HTTPArchive / legacy.httparchive.org

<<THIS REPOSITORY IS DEPRECATED>> The HTTP Archive provides information about website performance such as # of HTTP requests, use of gzip, and amount of JavaScript. This information is recorded over time revealing trends in how the Internet is performing.
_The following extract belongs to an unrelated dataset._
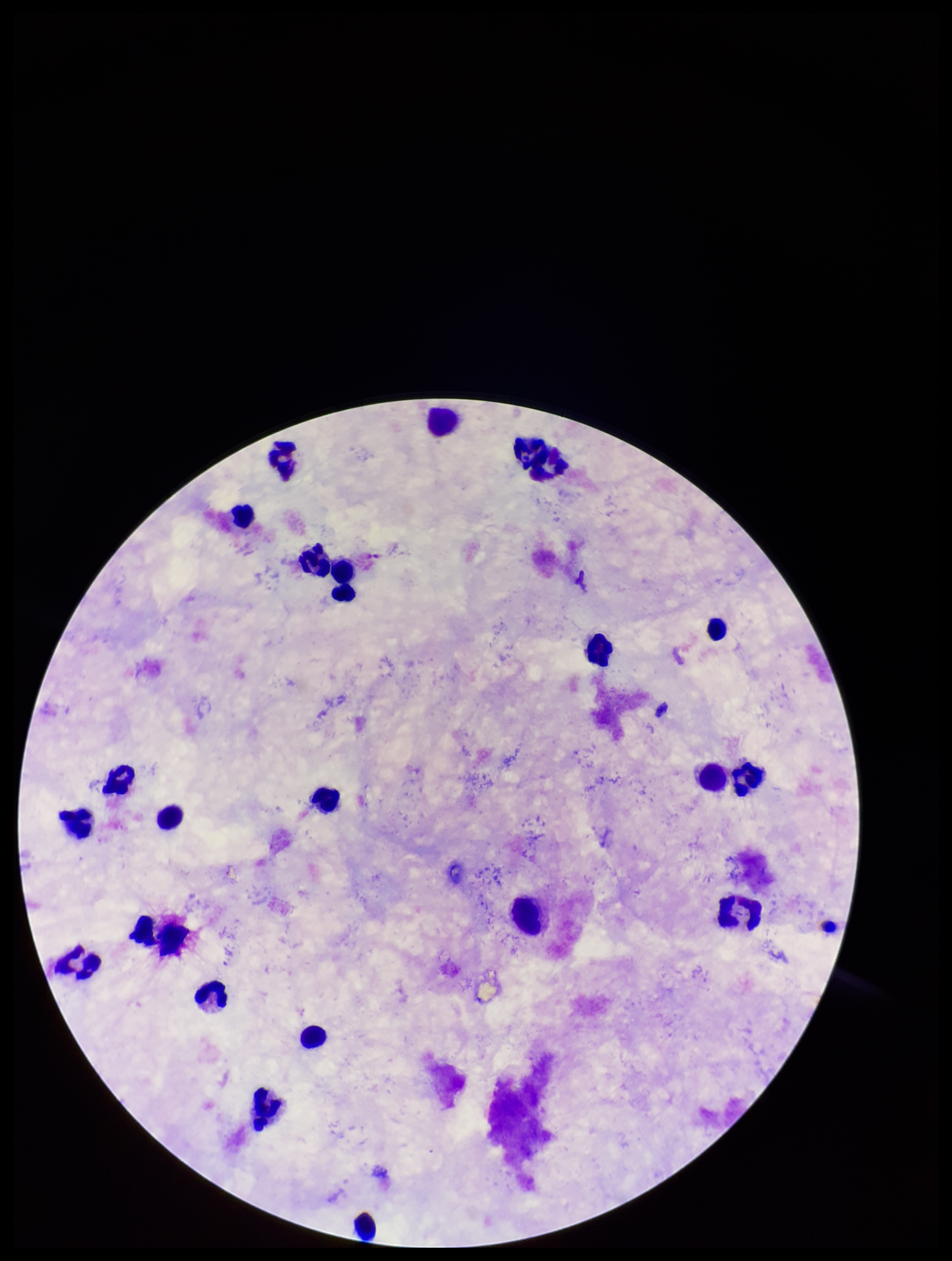
Thick.

Patient malaria status: negative. Giemsa stain. Parasite count: 0. Plasmodium parasites: none detected. Single field of view. Image is 952×1261 pixels. Smartphone photograph taken through the eyepiece of a microscope. Leukocyte count: 25.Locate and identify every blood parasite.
Built using Open Source software, the code and data are available to everyone allowing researchers large and small to work from a common base.
https://legacy.httparchive.org
Other
328 stars 84 forks source link

Request header size distribution #22

Closed DavidLerner closed 10 years ago

DavidLerner commented 10 years ago

Please track the size of GET requests.

When designing algorithms for optimizing MAC layer utilization, it is helpful to understand the size of HTTP GET requests (average is useful; CDF is much more useful).

stevesouders commented 10 years ago

The size of all requests, as well as the HTTP method (eg, "GET") is available in the data dumps.

This seems like a useful chart but perhaps not broadly applicable. An alternative to adding a permanent chart to the HTTP Archive is to do this in BigQuery. The query would be:

SELECT
NTH(10, quantiles(respSize,100)) tenth, NTH(20, quantiles(respSize,100)) twentieth, NTH(30, quantiles(respSize,100)) thirtieth, NTH(40, quantiles(respSize,100)) fortieth, NTH(50, quantiles(respSize,100)) fiftieth, NTH(60, quantiles(respSize,100)) sixtieth, NTH(70, quantiles(respSize,100)) seventieth, NTH(80, quantiles(respSize,100)) eightieth, NTH(90, quantiles(respSize,100)) ninetieth FROM [httparchive:runs.latest_requests];

The results from the latest crawl are: image

DavidLerner commented 10 years ago

Steve, This is enormously helpful. Thank you very much for your prompt response. The sizes are a lot bigger than I had expected them to be. We had been working under the impression that the median was closer to 1300 bytes. I wonder what is driving the large size? Cookies alone wouldn’t make them this big.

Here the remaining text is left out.